- WORK TASK -
Please restate word for word the lines of the entries below from the one with "Pilings along the" to the one with "Alpha Communications 10", inclusive, and leave out every picture.

- DATA FOR THIS EXERCISE -
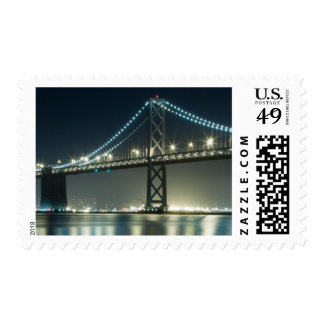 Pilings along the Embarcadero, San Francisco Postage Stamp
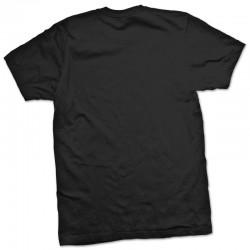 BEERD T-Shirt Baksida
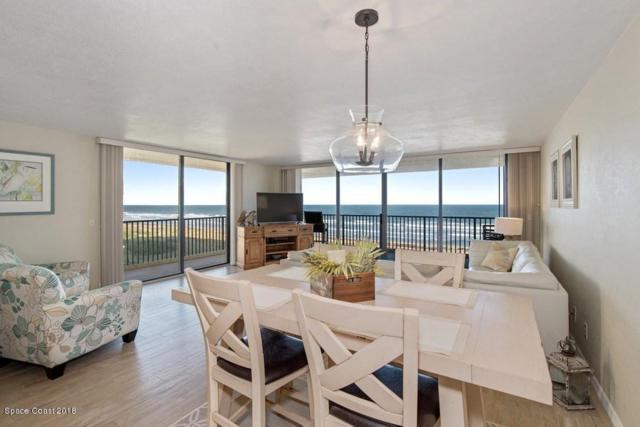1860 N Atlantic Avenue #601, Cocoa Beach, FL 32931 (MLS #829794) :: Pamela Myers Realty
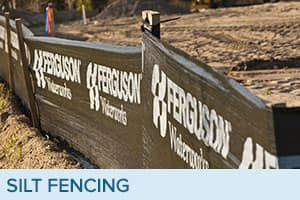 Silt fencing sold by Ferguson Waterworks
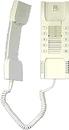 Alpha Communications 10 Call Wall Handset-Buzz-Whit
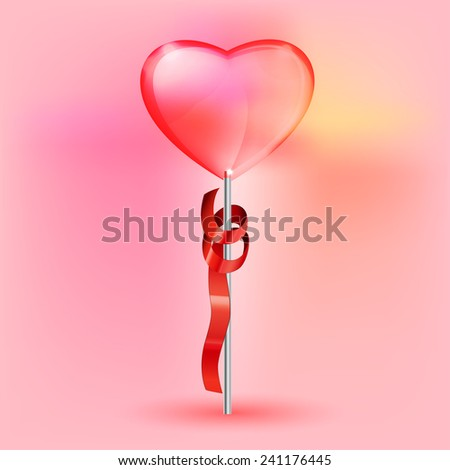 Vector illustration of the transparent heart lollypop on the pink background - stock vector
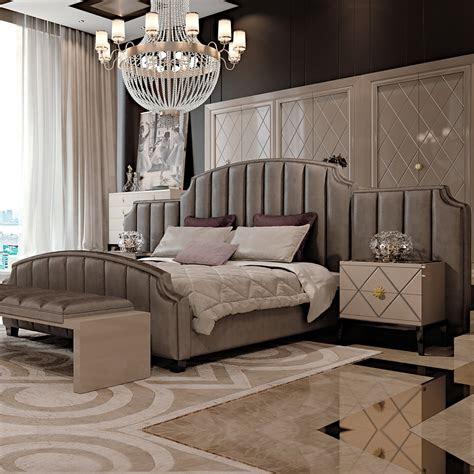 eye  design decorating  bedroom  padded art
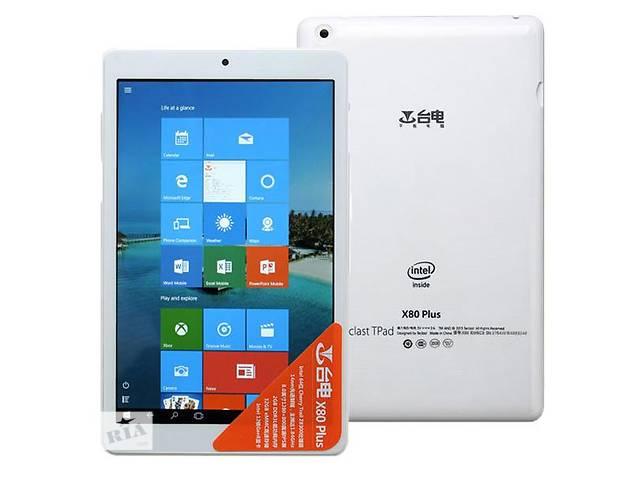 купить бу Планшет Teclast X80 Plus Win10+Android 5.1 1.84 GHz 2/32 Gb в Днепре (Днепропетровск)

...

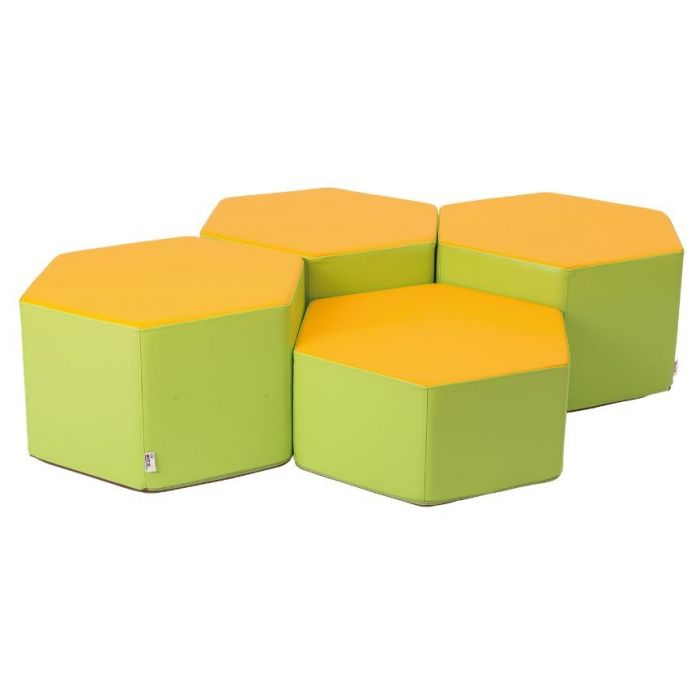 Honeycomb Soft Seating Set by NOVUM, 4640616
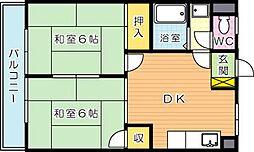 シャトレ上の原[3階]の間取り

- SOLUTION TO THE EXERCISE -
 Pilings along the Embarcadero, San Francisco Postage Stamp
 BEERD T-Shirt Baksida
1860 N Atlantic Avenue #601, Cocoa Beach, FL 32931 (MLS #829794) :: Pamela Myers Realty
 Silt fencing sold by Ferguson Waterworks
 Alpha Communications 10 Call Wall Handset-Buzz-Whit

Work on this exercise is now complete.